課題 A »
映画の紹介文のうち、「CIAの内部告発により、イラ」から「会応募画面にジャンプします)」までの部分を、そのまま書き写してください。
___ 抜粋
『カンダハル 突破せよ』 ©2022 COLLEAH PRODUCTIONS LIMITED. ALL RIGHTS RESERVED.(東洋経済オンライン読者向けプレミアム試写会への応募はこちら)

CIAの内部告発により、イランに潜伏中であることが世間に明らかとなってしまった凄腕のCIAエージェント、トム・ハリス。敵地のど真ん中に取り残された彼を捕獲しようと、イラン革命防衛隊の精鋭集団・コッズ部隊や、パキスタン軍統合情報局(ISI)、タリバン、そして金次第で味方にも敵にもなる武装集団などが、次から次へと襲いかかる。

彼らの襲撃を避け、トムたちが目指すのは400マイル離れたアフガニスタン南部・カンダハルのCIA基地。果たして彼は生きてこの地から脱出することができるのか――。

映画は実体験をベースに大胆に脚色


2023年10月6日(金)〜8日(日)にオンライン試写会を開催します(上記画像をクリックすると試写会応募画面にジャンプします)
______
___ 使う資料
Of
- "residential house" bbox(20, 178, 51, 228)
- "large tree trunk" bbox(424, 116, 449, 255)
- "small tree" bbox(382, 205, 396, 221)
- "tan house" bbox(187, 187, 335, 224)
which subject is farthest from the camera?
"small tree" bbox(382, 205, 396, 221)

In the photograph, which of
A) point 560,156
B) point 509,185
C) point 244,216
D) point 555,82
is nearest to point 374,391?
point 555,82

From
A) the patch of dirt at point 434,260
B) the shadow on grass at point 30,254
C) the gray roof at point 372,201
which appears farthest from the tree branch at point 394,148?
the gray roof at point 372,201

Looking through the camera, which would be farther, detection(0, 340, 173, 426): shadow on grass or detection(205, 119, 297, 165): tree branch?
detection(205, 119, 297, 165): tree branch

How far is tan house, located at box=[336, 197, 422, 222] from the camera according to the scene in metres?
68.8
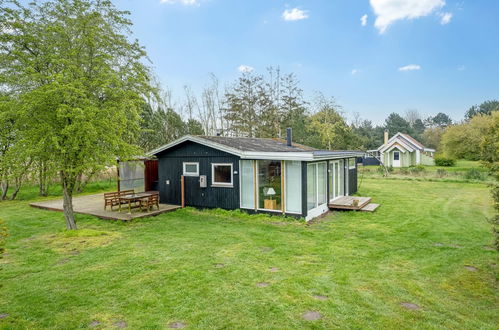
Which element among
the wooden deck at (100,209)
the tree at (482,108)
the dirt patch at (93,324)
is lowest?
the dirt patch at (93,324)

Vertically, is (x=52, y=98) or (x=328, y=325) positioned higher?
(x=52, y=98)

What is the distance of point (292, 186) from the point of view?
9.42 m

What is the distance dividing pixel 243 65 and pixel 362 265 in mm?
27012

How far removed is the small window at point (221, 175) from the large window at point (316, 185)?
2.79m

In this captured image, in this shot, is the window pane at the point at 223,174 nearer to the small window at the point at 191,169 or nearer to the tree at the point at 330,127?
the small window at the point at 191,169

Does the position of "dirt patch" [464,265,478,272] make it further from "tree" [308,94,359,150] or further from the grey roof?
"tree" [308,94,359,150]

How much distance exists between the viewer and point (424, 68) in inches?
1029

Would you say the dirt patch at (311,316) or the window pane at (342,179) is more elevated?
the window pane at (342,179)

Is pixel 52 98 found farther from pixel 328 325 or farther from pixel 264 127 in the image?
pixel 264 127

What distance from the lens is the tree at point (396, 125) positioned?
47.5m

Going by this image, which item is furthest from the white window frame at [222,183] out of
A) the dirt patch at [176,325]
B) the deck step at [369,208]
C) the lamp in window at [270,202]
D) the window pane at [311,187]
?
the dirt patch at [176,325]

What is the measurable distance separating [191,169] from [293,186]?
415cm

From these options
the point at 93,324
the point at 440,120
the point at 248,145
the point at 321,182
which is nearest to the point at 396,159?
the point at 321,182

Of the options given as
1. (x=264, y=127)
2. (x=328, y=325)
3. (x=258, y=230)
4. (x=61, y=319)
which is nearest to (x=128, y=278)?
(x=61, y=319)
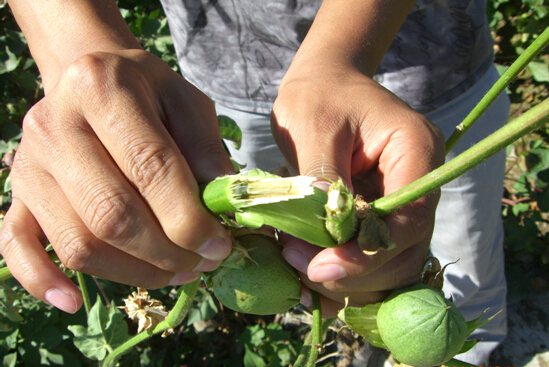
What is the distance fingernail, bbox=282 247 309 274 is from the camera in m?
1.48

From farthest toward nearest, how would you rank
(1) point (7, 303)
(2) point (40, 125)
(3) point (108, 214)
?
(1) point (7, 303), (2) point (40, 125), (3) point (108, 214)

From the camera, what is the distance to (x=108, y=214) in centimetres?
117

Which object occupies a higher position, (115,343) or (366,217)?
(366,217)

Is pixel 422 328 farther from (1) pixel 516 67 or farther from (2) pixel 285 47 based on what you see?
(2) pixel 285 47

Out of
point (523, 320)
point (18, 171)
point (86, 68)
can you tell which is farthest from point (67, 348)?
point (523, 320)

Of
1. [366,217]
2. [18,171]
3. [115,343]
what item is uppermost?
[18,171]

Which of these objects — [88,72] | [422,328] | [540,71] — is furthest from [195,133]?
[540,71]

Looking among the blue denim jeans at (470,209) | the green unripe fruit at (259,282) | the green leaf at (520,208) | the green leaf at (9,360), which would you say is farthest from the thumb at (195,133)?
the green leaf at (520,208)

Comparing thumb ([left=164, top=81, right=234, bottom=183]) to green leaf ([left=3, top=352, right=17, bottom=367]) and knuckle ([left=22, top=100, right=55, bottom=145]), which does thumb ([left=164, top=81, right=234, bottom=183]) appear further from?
green leaf ([left=3, top=352, right=17, bottom=367])

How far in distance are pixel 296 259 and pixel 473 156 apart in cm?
→ 77

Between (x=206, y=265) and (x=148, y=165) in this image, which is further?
(x=206, y=265)

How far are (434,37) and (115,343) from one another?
94.4 inches

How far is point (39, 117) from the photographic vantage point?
1288 millimetres

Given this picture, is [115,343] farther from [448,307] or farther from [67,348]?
[448,307]
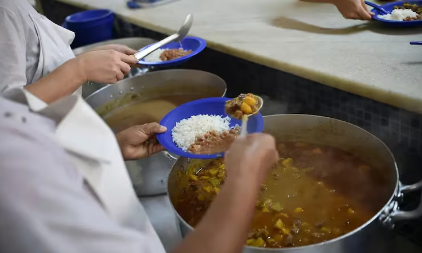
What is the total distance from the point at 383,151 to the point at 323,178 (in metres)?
0.17

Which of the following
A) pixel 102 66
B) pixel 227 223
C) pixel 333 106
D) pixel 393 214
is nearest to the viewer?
pixel 227 223

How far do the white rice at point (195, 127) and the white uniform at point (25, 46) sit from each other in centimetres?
39

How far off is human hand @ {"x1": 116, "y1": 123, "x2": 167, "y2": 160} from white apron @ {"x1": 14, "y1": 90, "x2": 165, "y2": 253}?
17.8 inches

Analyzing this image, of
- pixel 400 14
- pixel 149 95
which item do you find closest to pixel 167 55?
pixel 149 95

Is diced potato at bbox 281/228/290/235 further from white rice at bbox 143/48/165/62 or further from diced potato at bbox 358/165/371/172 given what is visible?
white rice at bbox 143/48/165/62

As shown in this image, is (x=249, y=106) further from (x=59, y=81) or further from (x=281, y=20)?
(x=281, y=20)

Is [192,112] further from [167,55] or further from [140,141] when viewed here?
[167,55]

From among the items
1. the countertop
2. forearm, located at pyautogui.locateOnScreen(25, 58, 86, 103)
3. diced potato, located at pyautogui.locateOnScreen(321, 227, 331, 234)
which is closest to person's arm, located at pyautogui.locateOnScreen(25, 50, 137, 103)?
forearm, located at pyautogui.locateOnScreen(25, 58, 86, 103)

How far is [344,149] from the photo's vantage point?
107 centimetres

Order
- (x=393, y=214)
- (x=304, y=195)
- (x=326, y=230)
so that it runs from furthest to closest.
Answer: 1. (x=304, y=195)
2. (x=326, y=230)
3. (x=393, y=214)

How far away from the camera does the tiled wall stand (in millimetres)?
1153

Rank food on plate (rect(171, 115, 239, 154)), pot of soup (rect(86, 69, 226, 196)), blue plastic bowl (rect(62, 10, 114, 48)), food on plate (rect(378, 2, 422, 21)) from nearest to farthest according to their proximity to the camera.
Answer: food on plate (rect(171, 115, 239, 154))
food on plate (rect(378, 2, 422, 21))
pot of soup (rect(86, 69, 226, 196))
blue plastic bowl (rect(62, 10, 114, 48))

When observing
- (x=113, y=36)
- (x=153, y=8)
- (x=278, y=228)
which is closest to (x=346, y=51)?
(x=278, y=228)

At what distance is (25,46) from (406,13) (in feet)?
3.88
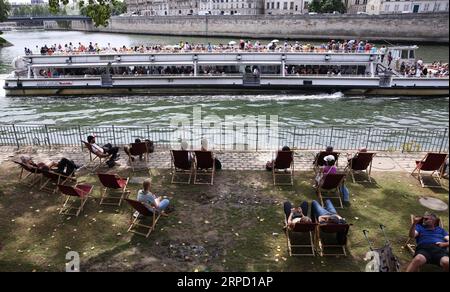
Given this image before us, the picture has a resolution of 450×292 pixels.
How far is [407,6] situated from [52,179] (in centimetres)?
8298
______
課題 B »
上の項目のうち、「How far away」を含む行から項目の最後までを、一字も変えずにもう一度書いてください。画像は入れないでください。

解答 A »
CIAの内部告発により、イランに潜伏中であることが世間に明らかとなってしまった凄腕のCIAエージェント、トム・ハリス。敵地のど真ん中に取り残された彼を捕獲しようと、イラン革命防衛隊の精鋭集団・コッズ部隊や、パキスタン軍統合情報局(ISI)、タリバン、そして金次第で味方にも敵にもなる武装集団などが、次から次へと襲いかかる。

彼らの襲撃を避け、トムたちが目指すのは400マイル離れたアフガニスタン南部・カンダハルのCIA基地。果たして彼は生きてこの地から脱出することができるのか――。

映画は実体験をベースに大胆に脚色


2023年10月6日(金)〜8日(日)にオンライン試写会を開催します(上記画像をクリックすると試写会応募画面にジャンプします)

解答 B »
How far away from the camera does the tiled wall stand (in millimetres)?
1153

Rank food on plate (rect(171, 115, 239, 154)), pot of soup (rect(86, 69, 226, 196)), blue plastic bowl (rect(62, 10, 114, 48)), food on plate (rect(378, 2, 422, 21)) from nearest to farthest according to their proximity to the camera.
Answer: food on plate (rect(171, 115, 239, 154))
food on plate (rect(378, 2, 422, 21))
pot of soup (rect(86, 69, 226, 196))
blue plastic bowl (rect(62, 10, 114, 48))

When observing
- (x=113, y=36)
- (x=153, y=8)
- (x=278, y=228)
which is closest to (x=346, y=51)?
(x=278, y=228)

At what distance is (25,46) from (406,13) (in feet)?
3.88
Given this image before us, the picture has a resolution of 450×292 pixels.
How far is [407,6] situated from [52,179] (in centimetres)?
8298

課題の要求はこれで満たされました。